Exercise requirements>
a) In the passage about Raniero's journey with the flame, what did the leader of the bandits give Raniero before riding off?
b) From the passage about Raniero's journey with the flame, extract the text between "Raniero held back" and "extinguished the candle.", inclusive.
c) Continue the story of Raniero's journey with the flame, starting after its final sentence.

Passage for review>

The journey would require patience.  Raniero, who had never concerned himself with anyone’s needs but his own, had to attend carefully to the flame.  He had to choose everything he did based on the candle.  Thus he traveled – slowly – week after week through the wilderness.     

One day he came upon five poor bandits preparing to ambush him. He drew his sword to teach them a lesson. Then he realized that, although the five would be no match for him in a fight, the flame would probably not survive the scuffle. He would then have to travel all the way back to Jerusalem and the mocking of his fellow knights or return to Florence without the treasure be had vowed to bring. He sheathed his sword and walked into their midst. “Take from me what you must,” he said to them, “but do not disturb the candle.”

Amazed and amused, they stripped him of all he possessed.   They took his money, his armor, and his fine horse.  True to the agreement, they left the flame and the extra tapers alone.  As they were about to ride off, the leader of the band took pity on him and gave him an old robe and an equally worn-out horse. Stripped of all outward vanity, he traveled on.  For months, he kept the flame alive in snow and rain and wind.

Raniero finally arrived in Italy.  One day he rode through lonely roads up among the mountains.  A woman came running after him and begged him to give her a light from his candle. “The fire in my hut is out.  My children are hungry.  Give me a light that I may heat my oven and bake bread for them!”

Raniero held back the candle at first.  He did not wish that anything should be lit by the flame except candles for the church.

Then the woman said to him, “Pilgrim, give me a light, for the life of my children is the flame which I am in duty bound to keep burning”

With this he could not argue. He allowed her to use the flame.

Several hours later, he rode into a town.  Just by accident, someone there extinguished the candle.

Raniero felt the pangs of failure. What could he do?
Then he remembered the woman who had borrowed the light.  Her fire was the same fire he had brought from Jerusalem! He ran back to her door. Yes, her fire was still burning. His quest was not lost. For the first time, genuine gratitude entered his heart. Because he had given the flame away, he had saved it!

The journey had many other trials and lessons. By the time he reached the countryside around Florence, he didn’t care anymore about knighthood or glory.  All he cared about was completing his mission, to bring the living flame to the cathedral.

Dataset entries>

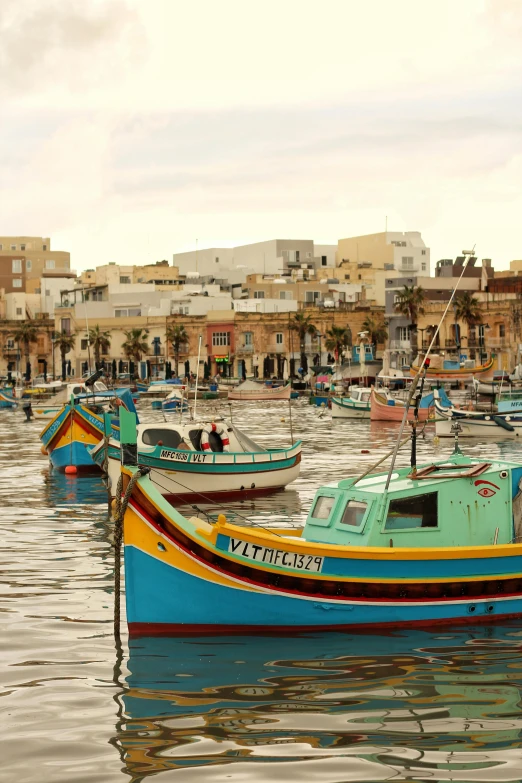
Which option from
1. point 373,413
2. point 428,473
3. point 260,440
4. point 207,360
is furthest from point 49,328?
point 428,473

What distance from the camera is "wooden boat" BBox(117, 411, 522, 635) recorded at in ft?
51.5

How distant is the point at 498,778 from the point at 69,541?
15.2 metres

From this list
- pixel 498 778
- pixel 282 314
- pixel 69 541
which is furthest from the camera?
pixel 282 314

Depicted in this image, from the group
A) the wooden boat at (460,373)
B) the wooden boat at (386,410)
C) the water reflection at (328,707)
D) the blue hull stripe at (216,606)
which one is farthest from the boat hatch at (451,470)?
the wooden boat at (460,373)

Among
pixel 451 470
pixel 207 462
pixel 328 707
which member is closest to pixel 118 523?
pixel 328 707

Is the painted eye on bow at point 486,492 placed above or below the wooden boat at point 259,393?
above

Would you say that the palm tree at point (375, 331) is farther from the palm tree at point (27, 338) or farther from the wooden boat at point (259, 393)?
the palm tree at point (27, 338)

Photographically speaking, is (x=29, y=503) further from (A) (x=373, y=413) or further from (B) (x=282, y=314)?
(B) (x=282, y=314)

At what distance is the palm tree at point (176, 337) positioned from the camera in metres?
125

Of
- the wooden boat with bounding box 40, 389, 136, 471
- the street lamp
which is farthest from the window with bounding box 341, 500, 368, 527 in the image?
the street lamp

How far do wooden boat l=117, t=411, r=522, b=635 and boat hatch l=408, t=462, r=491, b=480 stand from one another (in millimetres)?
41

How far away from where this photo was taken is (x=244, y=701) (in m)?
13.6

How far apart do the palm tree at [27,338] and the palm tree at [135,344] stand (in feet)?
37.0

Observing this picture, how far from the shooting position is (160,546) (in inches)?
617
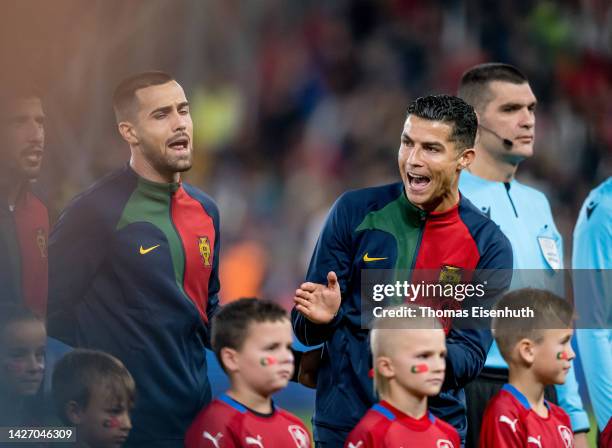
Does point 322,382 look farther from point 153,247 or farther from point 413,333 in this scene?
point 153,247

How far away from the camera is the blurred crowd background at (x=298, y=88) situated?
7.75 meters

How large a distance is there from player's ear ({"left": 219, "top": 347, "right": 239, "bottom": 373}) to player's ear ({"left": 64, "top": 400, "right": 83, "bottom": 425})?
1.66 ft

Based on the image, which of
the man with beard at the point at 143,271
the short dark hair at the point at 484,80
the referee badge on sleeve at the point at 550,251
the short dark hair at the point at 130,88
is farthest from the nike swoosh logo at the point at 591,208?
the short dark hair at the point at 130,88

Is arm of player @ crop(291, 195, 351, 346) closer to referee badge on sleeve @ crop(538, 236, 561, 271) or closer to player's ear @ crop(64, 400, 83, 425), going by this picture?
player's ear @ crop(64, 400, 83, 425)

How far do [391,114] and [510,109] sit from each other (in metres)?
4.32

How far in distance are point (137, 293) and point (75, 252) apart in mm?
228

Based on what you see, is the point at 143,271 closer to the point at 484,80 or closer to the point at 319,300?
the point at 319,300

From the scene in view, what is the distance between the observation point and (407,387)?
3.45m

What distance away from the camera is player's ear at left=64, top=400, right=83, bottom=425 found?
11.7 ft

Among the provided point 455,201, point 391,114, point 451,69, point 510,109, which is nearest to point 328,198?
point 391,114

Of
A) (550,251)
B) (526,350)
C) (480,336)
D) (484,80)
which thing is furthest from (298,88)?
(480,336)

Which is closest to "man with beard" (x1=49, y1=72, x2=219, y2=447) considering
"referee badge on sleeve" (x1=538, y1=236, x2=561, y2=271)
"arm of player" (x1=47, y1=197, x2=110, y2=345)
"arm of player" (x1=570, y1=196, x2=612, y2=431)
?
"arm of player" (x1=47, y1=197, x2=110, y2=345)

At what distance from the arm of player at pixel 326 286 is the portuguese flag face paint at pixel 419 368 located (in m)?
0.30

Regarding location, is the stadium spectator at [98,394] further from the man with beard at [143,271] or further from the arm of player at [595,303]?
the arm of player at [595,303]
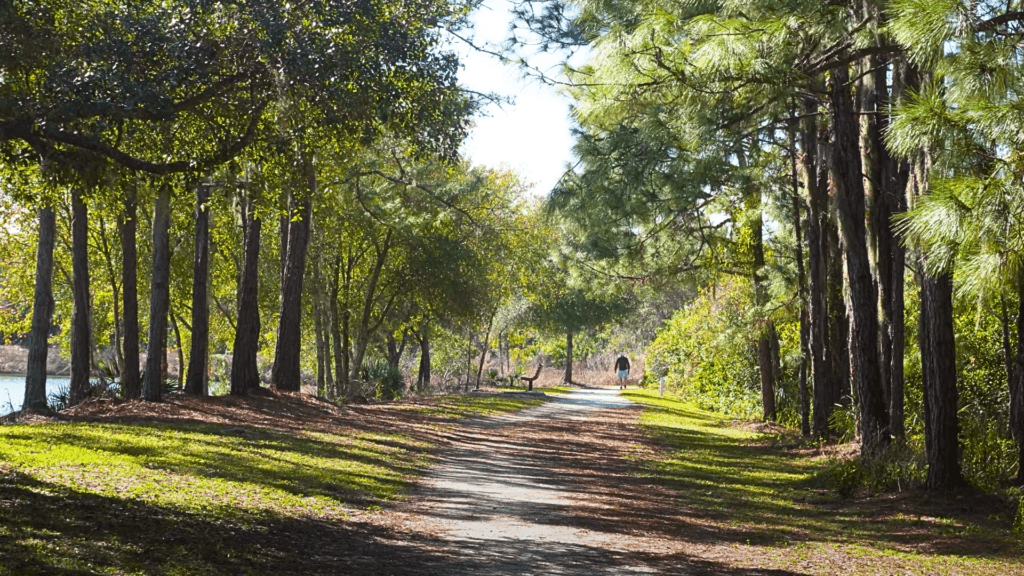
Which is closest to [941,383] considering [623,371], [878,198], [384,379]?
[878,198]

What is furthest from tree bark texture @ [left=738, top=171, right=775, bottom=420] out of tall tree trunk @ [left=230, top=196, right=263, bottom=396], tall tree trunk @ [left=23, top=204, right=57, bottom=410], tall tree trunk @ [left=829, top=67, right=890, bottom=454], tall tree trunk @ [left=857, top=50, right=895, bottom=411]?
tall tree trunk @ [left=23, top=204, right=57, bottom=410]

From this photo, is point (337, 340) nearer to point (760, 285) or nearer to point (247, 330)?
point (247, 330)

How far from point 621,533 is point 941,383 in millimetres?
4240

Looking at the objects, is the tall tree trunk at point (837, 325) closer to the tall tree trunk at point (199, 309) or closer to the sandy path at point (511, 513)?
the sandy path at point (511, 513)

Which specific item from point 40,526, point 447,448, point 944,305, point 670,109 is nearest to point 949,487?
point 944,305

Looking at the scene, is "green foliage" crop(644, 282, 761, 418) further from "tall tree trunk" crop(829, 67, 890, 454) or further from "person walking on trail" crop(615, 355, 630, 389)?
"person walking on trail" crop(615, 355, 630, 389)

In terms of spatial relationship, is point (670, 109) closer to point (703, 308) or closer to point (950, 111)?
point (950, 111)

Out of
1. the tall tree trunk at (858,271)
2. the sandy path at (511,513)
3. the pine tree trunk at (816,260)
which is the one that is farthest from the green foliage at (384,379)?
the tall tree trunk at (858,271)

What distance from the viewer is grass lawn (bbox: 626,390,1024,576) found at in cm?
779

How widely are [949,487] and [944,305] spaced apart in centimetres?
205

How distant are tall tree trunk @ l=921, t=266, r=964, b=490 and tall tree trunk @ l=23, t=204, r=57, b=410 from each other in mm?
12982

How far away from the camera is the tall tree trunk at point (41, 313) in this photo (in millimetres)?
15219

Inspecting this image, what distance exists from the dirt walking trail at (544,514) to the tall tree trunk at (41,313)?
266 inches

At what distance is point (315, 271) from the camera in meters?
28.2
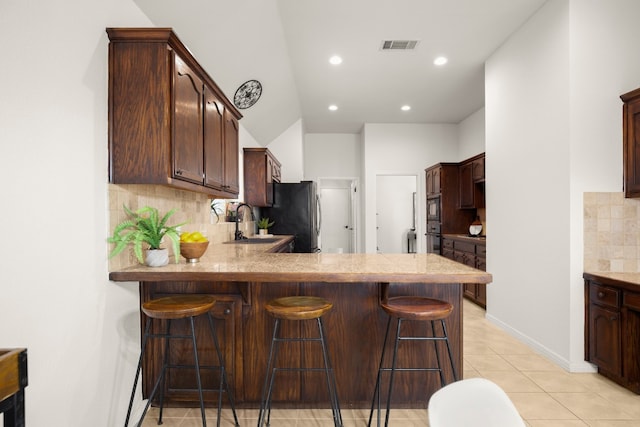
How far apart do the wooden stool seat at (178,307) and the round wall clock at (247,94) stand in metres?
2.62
* * *
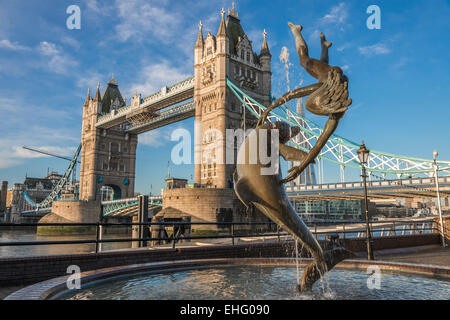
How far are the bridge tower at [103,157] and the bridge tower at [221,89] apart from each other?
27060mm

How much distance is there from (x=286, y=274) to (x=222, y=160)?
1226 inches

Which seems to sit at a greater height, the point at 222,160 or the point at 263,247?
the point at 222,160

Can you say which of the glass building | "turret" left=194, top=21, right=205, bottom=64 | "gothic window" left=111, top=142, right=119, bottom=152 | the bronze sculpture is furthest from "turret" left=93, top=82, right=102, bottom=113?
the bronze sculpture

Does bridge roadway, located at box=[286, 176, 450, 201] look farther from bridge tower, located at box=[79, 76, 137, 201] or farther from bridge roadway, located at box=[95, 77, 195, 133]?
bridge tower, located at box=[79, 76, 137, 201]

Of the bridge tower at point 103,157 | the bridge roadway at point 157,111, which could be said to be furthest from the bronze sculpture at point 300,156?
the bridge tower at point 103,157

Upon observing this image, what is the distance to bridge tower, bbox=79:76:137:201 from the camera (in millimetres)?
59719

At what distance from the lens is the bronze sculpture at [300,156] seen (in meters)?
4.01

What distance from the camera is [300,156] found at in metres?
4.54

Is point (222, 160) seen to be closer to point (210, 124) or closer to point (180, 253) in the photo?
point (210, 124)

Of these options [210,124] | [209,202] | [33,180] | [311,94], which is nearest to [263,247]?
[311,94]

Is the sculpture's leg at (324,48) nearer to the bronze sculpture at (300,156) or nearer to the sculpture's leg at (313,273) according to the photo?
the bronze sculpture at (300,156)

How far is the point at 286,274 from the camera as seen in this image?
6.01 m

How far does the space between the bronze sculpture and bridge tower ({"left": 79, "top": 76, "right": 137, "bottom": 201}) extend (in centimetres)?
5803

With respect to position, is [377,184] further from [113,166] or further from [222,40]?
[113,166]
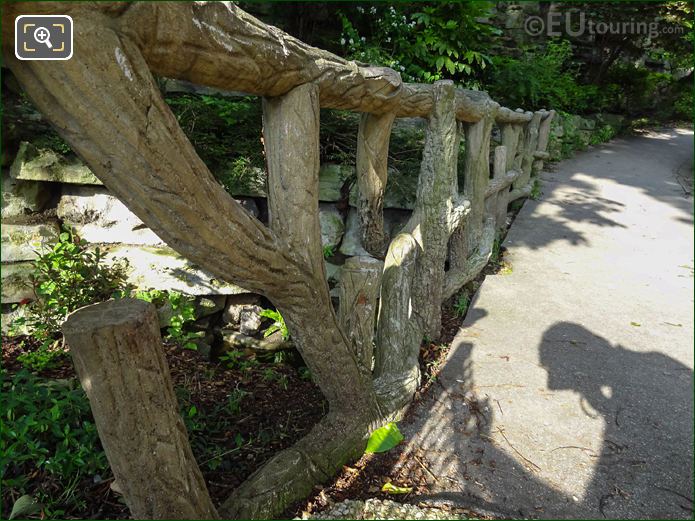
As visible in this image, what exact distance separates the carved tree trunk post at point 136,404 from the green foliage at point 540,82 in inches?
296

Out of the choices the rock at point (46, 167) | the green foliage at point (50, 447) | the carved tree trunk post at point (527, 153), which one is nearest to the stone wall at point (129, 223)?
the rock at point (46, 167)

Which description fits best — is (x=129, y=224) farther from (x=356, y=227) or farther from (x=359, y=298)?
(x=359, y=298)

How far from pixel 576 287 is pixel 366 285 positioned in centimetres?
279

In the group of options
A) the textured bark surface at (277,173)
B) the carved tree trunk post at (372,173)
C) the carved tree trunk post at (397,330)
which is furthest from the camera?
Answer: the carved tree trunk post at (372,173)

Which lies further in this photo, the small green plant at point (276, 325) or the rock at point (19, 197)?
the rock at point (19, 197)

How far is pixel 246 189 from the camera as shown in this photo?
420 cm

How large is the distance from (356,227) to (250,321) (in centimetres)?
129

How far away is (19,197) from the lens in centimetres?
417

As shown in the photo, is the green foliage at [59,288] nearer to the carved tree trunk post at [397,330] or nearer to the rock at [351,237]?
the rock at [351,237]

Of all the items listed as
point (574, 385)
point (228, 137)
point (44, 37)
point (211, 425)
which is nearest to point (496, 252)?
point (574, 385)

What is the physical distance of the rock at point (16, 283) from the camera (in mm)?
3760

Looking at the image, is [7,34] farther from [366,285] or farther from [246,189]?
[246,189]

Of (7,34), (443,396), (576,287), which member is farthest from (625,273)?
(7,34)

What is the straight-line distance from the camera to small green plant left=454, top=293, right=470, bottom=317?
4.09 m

Answers to the exercise>
a) An old robe and an equally worn-out horse.

b)
Raniero held back the candle at first.  He did not wish that anything should be lit by the flame except candles for the church.

Then the woman said to him, “Pilgrim, give me a light, for the life of my children is the flame which I am in duty bound to keep burning”

With this he could not argue. He allowed her to use the flame.

Several hours later, he rode into a town.  Just by accident, someone there extinguished the candle.

c)
As he entered the city, a crowd began to form around him.  With his humble robe, patient expression, and slow horse, nobody recognized Raniero.  They made fun of him, calling him “Pazzo, Pazzo,” which means “madman.”  They called out “Put out his light!  Put out his light!”  People climbed over each other to reach for the candle.  Raniero held the candle up high.  A woman leaned from a balcony and snatched the candle from him.  Brokenhearted, Raniero fell to the street unconscious.  The crowd moved on.

When Raniero opened his eyes, he saw his wife Francesca standing over him.  She of all the people had recognized him.  “Here is your candle.  I snatched it from you, as I saw how anxious you were to keep it burning.  I knew of no other way to help you.”  Once again love saved the flame. 

Together they took the candle to the church.  When the service was over, a priest recounted Raniero’s journey.  Some people did not believe Raniero capable of such a gentle task.  What proof was there of his story?  His old enemies did not want to let him light the candles on the altar, they were so sure he was lying.  The congregation argued.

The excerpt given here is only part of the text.